This deficit corresponds to an aggregate funded ratio of 78% as of January 31, 2012 compared to a funded ratio of 75% at December 31, 2011, according to figures from Mercer.
The increase in funded status in January was primarily attributable to positive asset performance during the month. U.S. equity markets were up over 4.5% for the month, and U.S. fixed income returned over 1.5%. However, interest rates on high-quality corporate bonds, which are used to measure the pension liability, saw the yield curve steepen during the month meaning mature plans could see their discount rates fall by up to 20 basis points.

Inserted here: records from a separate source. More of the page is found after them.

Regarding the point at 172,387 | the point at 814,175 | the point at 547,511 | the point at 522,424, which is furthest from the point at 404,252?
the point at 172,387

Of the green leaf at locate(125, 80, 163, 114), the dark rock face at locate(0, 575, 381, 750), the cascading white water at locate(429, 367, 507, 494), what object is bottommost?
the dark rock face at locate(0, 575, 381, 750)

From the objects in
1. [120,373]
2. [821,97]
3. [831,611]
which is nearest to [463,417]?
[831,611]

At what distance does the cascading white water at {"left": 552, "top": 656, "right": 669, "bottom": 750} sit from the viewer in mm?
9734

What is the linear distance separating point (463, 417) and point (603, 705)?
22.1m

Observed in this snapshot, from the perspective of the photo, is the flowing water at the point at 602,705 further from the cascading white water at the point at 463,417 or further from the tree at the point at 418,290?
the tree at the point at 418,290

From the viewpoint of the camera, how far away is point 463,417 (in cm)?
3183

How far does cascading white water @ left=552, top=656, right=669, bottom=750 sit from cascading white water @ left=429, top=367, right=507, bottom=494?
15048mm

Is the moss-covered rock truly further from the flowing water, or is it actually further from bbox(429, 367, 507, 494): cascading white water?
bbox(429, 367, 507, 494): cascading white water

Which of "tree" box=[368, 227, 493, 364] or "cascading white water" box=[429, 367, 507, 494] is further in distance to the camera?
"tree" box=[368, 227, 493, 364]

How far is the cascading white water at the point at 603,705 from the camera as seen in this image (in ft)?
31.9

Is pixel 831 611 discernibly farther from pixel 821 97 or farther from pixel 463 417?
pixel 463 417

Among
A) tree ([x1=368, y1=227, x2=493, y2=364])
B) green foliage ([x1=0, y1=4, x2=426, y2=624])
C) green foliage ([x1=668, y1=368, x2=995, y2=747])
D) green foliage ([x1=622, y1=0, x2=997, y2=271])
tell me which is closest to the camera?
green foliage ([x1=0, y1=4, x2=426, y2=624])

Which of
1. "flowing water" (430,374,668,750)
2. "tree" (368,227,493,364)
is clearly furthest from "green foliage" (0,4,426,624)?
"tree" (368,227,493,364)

“The coming year is shaping up to be a challenging one for pension plan sponsors,” said Kevin Armant, a principal with Mercer’s Financial Strategy Group. “Over the past few weeks, we have seen many companies announce significant increases in planned contributions to pension plans, as they need to begin dealing with these deficits. We expect to see additional announcements of large cash contributions to plans as companies file their I0Ks over the next few weeks, and expect this will carry into 2013.”Armant added, “Although January was a strong month for equity returns, a modest decline in interest rates offset those returns to large degree. It really highlights the level of interest rate risk that most U.S. pension plans are exposed to. It appears that many plans are, in effect, making an implicit bet on interest rates rising, but with the recent announcements by the Fed, it is likely that we are looking at a low rate environment for the next few years.”